■ **PROBLEM**: Reproduce the records below in their entirety, exactly as shown.

(INPUT FOR THIS TASK)

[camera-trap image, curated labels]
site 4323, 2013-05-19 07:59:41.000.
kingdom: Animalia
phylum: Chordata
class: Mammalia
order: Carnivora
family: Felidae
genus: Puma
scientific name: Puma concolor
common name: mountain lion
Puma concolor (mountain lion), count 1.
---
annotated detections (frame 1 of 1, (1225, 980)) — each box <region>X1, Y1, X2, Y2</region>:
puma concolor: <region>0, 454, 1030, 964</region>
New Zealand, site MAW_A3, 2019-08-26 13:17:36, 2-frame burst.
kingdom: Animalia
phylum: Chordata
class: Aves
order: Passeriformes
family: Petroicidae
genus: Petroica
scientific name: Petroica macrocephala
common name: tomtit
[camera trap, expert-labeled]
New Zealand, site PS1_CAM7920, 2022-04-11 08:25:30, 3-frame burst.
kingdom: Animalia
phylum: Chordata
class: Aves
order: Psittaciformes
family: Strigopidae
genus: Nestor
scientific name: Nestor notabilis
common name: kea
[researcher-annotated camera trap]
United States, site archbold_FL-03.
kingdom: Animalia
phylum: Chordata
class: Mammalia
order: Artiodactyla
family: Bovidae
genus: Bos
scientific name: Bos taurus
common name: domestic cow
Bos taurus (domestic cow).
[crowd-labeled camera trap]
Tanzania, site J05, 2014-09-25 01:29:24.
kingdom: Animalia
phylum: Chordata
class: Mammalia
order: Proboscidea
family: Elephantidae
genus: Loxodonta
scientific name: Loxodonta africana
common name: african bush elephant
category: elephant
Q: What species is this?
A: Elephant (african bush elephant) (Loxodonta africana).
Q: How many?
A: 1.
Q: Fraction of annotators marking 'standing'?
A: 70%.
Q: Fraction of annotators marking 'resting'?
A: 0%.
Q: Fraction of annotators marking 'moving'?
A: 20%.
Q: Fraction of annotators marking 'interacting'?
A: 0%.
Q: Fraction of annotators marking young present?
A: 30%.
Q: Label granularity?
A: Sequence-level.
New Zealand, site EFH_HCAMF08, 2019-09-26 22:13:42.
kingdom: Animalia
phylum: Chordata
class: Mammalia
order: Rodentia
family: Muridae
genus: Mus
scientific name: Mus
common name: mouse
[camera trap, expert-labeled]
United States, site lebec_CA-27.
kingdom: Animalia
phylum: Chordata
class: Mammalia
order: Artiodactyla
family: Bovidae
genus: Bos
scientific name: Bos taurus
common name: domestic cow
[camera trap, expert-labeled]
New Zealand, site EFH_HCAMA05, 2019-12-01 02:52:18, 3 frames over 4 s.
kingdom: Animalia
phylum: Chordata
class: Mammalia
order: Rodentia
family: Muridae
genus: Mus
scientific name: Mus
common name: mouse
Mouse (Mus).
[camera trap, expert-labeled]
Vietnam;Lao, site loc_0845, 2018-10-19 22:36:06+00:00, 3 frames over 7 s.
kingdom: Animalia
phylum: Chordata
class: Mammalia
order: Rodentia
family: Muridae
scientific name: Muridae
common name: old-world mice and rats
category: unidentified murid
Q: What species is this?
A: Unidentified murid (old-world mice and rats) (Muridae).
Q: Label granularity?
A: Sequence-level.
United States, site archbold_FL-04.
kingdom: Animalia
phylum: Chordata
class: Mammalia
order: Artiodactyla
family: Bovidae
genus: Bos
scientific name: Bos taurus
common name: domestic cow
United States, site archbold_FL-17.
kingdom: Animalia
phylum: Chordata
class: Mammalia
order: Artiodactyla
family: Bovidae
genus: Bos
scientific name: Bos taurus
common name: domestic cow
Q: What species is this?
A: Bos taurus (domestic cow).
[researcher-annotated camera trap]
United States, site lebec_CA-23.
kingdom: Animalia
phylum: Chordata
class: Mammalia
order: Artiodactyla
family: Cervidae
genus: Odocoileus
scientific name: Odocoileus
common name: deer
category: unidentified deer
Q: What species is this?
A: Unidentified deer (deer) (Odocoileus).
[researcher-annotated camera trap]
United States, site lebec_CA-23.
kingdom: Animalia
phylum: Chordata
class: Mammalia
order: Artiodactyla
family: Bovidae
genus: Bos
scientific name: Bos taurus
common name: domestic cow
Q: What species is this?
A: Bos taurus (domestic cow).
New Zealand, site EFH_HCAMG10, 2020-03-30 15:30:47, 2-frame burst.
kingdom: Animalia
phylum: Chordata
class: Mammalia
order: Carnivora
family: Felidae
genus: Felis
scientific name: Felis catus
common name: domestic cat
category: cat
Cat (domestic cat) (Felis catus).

(End INPUT FOR THIS TASK)

■ **OUTPUT FOR THIS EXERCISE**:
[camera-trap image, curated labels]
site 4323, 2013-05-19 07:59:41.000.
kingdom: Animalia
phylum: Chordata
class: Mammalia
order: Carnivora
family: Felidae
genus: Puma
scientific name: Puma concolor
common name: mountain lion
Puma concolor (mountain lion), count 1.
---
annotated detections (frame 1 of 1, (1225, 980)) — each box <region>X1, Y1, X2, Y2</region>:
puma concolor: <region>0, 454, 1030, 964</region>
New Zealand, site MAW_A3, 2019-08-26 13:17:36, 2-frame burst.
kingdom: Animalia
phylum: Chordata
class: Aves
order: Passeriformes
family: Petroicidae
genus: Petroica
scientific name: Petroica macrocephala
common name: tomtit
[camera trap, expert-labeled]
New Zealand, site PS1_CAM7920, 2022-04-11 08:25:30, 3-frame burst.
kingdom: Animalia
phylum: Chordata
class: Aves
order: Psittaciformes
family: Strigopidae
genus: Nestor
scientific name: Nestor notabilis
common name: kea
[researcher-annotated camera trap]
United States, site archbold_FL-03.
kingdom: Animalia
phylum: Chordata
class: Mammalia
order: Artiodactyla
family: Bovidae
genus: Bos
scientific name: Bos taurus
common name: domestic cow
Bos taurus (domestic cow).
[crowd-labeled camera trap]
Tanzania, site J05, 2014-09-25 01:29:24.
kingdom: Animalia
phylum: Chordata
class: Mammalia
order: Proboscidea
family: Elephantidae
genus: Loxodonta
scientific name: Loxodonta africana
common name: african bush elephant
category: elephant
Q: What species is this?
A: Elephant (african bush elephant) (Loxodonta africana).
Q: How many?
A: 1.
Q: Fraction of annotators marking 'standing'?
A: 70%.
Q: Fraction of annotators marking 'resting'?
A: 0%.
Q: Fraction of annotators marking 'moving'?
A: 20%.
Q: Fraction of annotators marking 'interacting'?
A: 0%.
Q: Fraction of annotators marking young present?
A: 30%.
Q: Label granularity?
A: Sequence-level.
New Zealand, site EFH_HCAMF08, 2019-09-26 22:13:42.
kingdom: Animalia
phylum: Chordata
class: Mammalia
order: Rodentia
family: Muridae
genus: Mus
scientific name: Mus
common name: mouse
[camera trap, expert-labeled]
United States, site lebec_CA-27.
kingdom: Animalia
phylum: Chordata
class: Mammalia
order: Artiodactyla
family: Bovidae
genus: Bos
scientific name: Bos taurus
common name: domestic cow
[camera trap, expert-labeled]
New Zealand, site EFH_HCAMA05, 2019-12-01 02:52:18, 3 frames over 4 s.
kingdom: Animalia
phylum: Chordata
class: Mammalia
order: Rodentia
family: Muridae
genus: Mus
scientific name: Mus
common name: mouse
Mouse (Mus).
[camera trap, expert-labeled]
Vietnam;Lao, site loc_0845, 2018-10-19 22:36:06+00:00, 3 frames over 7 s.
kingdom: Animalia
phylum: Chordata
class: Mammalia
order: Rodentia
family: Muridae
scientific name: Muridae
common name: old-world mice and rats
category: unidentified murid
Q: What species is this?
A: Unidentified murid (old-world mice and rats) (Muridae).
Q: Label granularity?
A: Sequence-level.
United States, site archbold_FL-04.
kingdom: Animalia
phylum: Chordata
class: Mammalia
order: Artiodactyla
family: Bovidae
genus: Bos
scientific name: Bos taurus
common name: domestic cow
United States, site archbold_FL-17.
kingdom: Animalia
phylum: Chordata
class: Mammalia
order: Artiodactyla
family: Bovidae
genus: Bos
scientific name: Bos taurus
common name: domestic cow
Q: What species is this?
A: Bos taurus (domestic cow).
[researcher-annotated camera trap]
United States, site lebec_CA-23.
kingdom: Animalia
phylum: Chordata
class: Mammalia
order: Artiodactyla
family: Cervidae
genus: Odocoileus
scientific name: Odocoileus
common name: deer
category: unidentified deer
Q: What species is this?
A: Unidentified deer (deer) (Odocoileus).
[researcher-annotated camera trap]
United States, site lebec_CA-23.
kingdom: Animalia
phylum: Chordata
class: Mammalia
order: Artiodactyla
family: Bovidae
genus: Bos
scientific name: Bos taurus
common name: domestic cow
Q: What species is this?
A: Bos taurus (domestic cow).
New Zealand, site EFH_HCAMG10, 2020-03-30 15:30:47, 2-frame burst.
kingdom: Animalia
phylum: Chordata
class: Mammalia
order: Carnivora
family: Felidae
genus: Felis
scientific name: Felis catus
common name: domestic cat
category: cat
Cat (domestic cat) (Felis catus).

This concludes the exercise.